» WRITTEN TASK: Return the whole listing, line for line, without the pictures in it.

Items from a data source
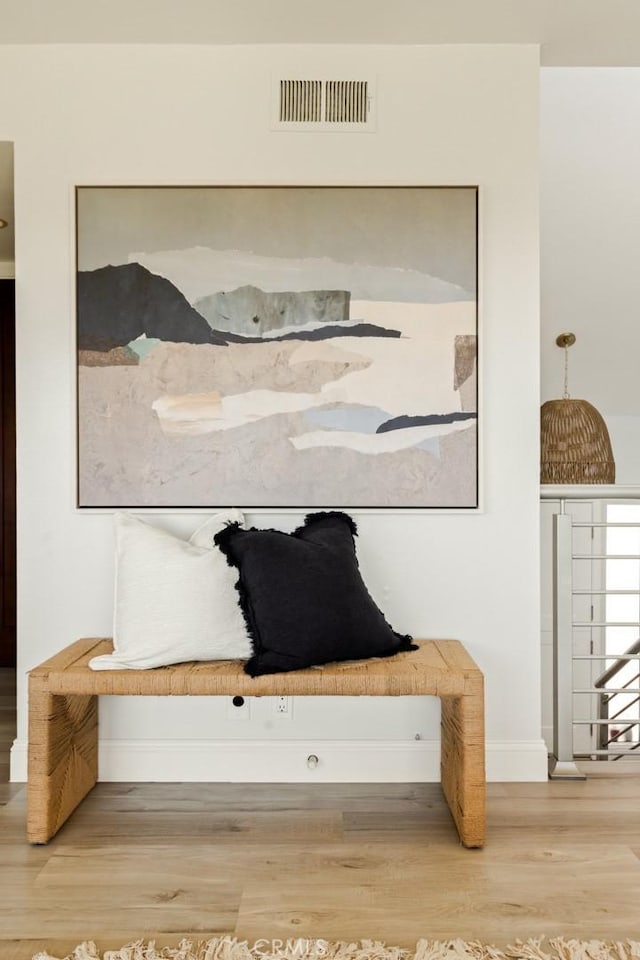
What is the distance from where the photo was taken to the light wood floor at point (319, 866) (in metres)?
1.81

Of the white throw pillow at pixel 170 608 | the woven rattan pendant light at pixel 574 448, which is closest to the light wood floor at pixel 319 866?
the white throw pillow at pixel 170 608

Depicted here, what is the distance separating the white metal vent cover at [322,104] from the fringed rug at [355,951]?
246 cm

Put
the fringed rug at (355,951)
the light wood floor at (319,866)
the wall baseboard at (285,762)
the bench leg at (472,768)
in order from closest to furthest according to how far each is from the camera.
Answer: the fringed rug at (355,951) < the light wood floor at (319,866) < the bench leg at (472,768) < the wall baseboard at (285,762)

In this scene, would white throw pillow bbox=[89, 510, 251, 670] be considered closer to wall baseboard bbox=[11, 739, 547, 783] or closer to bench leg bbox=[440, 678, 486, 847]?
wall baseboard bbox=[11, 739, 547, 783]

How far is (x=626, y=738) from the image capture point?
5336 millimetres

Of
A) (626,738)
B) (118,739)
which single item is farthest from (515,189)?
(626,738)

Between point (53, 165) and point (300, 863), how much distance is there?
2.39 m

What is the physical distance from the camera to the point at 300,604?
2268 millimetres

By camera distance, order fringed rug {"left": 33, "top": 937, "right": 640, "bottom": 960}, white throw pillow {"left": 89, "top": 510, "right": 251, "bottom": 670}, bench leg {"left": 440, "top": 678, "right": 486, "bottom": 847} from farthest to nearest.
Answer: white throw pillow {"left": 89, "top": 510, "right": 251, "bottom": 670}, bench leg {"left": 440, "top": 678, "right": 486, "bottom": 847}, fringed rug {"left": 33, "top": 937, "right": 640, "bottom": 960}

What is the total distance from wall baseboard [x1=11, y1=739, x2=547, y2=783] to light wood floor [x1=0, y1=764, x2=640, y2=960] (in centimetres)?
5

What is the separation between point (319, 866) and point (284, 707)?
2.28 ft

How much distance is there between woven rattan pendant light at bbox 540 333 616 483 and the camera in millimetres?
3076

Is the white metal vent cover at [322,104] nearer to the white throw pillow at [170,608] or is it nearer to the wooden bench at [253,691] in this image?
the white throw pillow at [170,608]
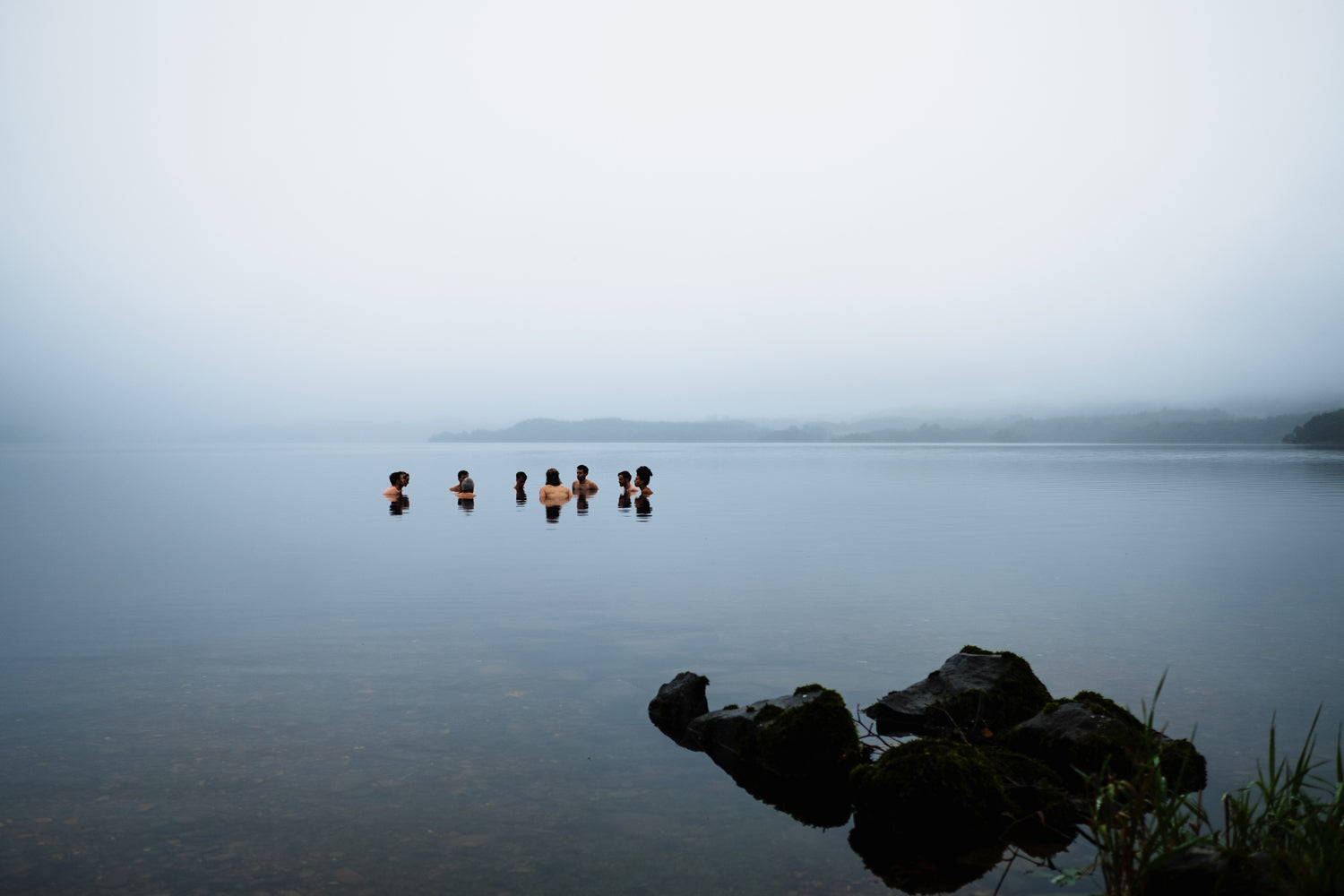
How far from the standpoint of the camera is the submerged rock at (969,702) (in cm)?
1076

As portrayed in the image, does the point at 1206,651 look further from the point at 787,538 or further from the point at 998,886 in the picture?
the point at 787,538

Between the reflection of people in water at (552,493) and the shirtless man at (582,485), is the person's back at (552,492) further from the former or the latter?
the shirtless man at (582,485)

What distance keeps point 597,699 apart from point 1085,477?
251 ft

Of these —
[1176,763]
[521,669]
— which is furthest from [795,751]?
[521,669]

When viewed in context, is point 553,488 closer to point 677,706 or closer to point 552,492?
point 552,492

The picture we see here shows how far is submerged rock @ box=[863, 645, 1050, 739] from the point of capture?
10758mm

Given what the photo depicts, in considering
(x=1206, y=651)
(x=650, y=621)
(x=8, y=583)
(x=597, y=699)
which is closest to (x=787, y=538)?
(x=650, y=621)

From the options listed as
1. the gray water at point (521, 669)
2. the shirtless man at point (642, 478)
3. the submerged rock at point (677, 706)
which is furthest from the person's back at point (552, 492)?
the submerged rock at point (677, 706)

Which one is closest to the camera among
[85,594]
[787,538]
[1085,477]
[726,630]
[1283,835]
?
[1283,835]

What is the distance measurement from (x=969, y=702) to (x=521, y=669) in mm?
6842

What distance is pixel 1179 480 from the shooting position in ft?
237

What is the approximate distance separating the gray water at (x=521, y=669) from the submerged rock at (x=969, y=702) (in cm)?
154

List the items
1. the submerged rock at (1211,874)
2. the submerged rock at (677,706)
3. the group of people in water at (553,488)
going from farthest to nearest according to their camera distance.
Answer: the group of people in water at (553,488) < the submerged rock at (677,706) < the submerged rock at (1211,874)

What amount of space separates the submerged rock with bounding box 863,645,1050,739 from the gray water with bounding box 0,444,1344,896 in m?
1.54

» RESPONSE TO THE TASK:
What is the distance from where the photo was taken to the light wood floor at point (319, 866) (in metres)?
1.81

Of the white throw pillow at pixel 170 608 | the woven rattan pendant light at pixel 574 448, which is closest to the light wood floor at pixel 319 866?
the white throw pillow at pixel 170 608

Depicted here, what is the distance separating the white metal vent cover at [322,104] from the fringed rug at [355,951]?
246 cm

Put
the fringed rug at (355,951)
the light wood floor at (319,866)
the wall baseboard at (285,762)
the bench leg at (472,768)
in order from closest to furthest according to how far each is from the camera.
Answer: the fringed rug at (355,951) < the light wood floor at (319,866) < the bench leg at (472,768) < the wall baseboard at (285,762)

In this scene, would white throw pillow bbox=[89, 510, 251, 670] be considered closer to wall baseboard bbox=[11, 739, 547, 783] or closer to bench leg bbox=[440, 678, 486, 847]?
wall baseboard bbox=[11, 739, 547, 783]

How far is (x=626, y=738) from the image capture point?
5336 millimetres

Of
A) (626,738)
B) (118,739)
which single item is farthest from (515,189)?
(626,738)

Between point (53, 165) and point (300, 863), how much distance is there?
2.39 m

What is the physical distance from the camera to the point at 300,604?
2268 millimetres

By camera distance, order fringed rug {"left": 33, "top": 937, "right": 640, "bottom": 960}, white throw pillow {"left": 89, "top": 510, "right": 251, "bottom": 670}, bench leg {"left": 440, "top": 678, "right": 486, "bottom": 847} from farthest to nearest.
Answer: white throw pillow {"left": 89, "top": 510, "right": 251, "bottom": 670}, bench leg {"left": 440, "top": 678, "right": 486, "bottom": 847}, fringed rug {"left": 33, "top": 937, "right": 640, "bottom": 960}

What is the total distance from wall baseboard [x1=11, y1=739, x2=547, y2=783] to light wood floor [x1=0, y1=764, x2=640, y2=960] (in centimetres)?
5

What is the separation between point (319, 866) and point (284, 707)?
2.28 ft

How much distance is there between woven rattan pendant light at bbox 540 333 616 483 and the camera in millimetres?
3076

Is the white metal vent cover at [322,104] nearer to the white throw pillow at [170,608] or is it nearer to the wooden bench at [253,691] in this image?
the white throw pillow at [170,608]
How far from the standpoint of the camera is the submerged rock at (969,702) (in cm)?
1076

As portrayed in the image, does the point at 1206,651 look further from the point at 787,538 or further from the point at 998,886 in the picture?
the point at 787,538

Between the reflection of people in water at (552,493) and the shirtless man at (582,485), is the person's back at (552,492) further from the former or the latter?
the shirtless man at (582,485)

What distance keeps point 597,699 apart from point 1085,477?
251 ft

Of these —
[1176,763]
[521,669]
— which is furthest from [795,751]?
[521,669]

When viewed in context, is point 553,488 closer to point 677,706 or closer to point 552,492?
point 552,492

The picture we see here shows how far is submerged rock @ box=[863, 645, 1050, 739] from the point of capture?
10758mm

Given what the photo depicts, in considering
(x=1206, y=651)
(x=650, y=621)
(x=8, y=583)
(x=597, y=699)
which is closest to (x=787, y=538)?
(x=650, y=621)

From the options listed as
1. the gray water at point (521, 669)
2. the shirtless man at point (642, 478)
3. the submerged rock at point (677, 706)
which is furthest from the person's back at point (552, 492)?
the submerged rock at point (677, 706)

Which one is closest to the camera among
[85,594]
[787,538]
[1085,477]
[726,630]
[1283,835]
?
[1283,835]

What is the distance measurement from (x=969, y=702) to (x=521, y=669) in mm?
6842

What distance is pixel 1179 480 from the shooting position in ft?
237

What is the approximate distance separating the gray water at (x=521, y=669) from the submerged rock at (x=969, y=702) (in cm)?
154

List the items
1. the submerged rock at (1211,874)
2. the submerged rock at (677,706)
3. the group of people in water at (553,488)
going from farthest to nearest according to their camera distance.
Answer: the group of people in water at (553,488) < the submerged rock at (677,706) < the submerged rock at (1211,874)

What amount of space separates the submerged rock with bounding box 863,645,1050,739 from the gray water with bounding box 0,444,1344,896 in m?
1.54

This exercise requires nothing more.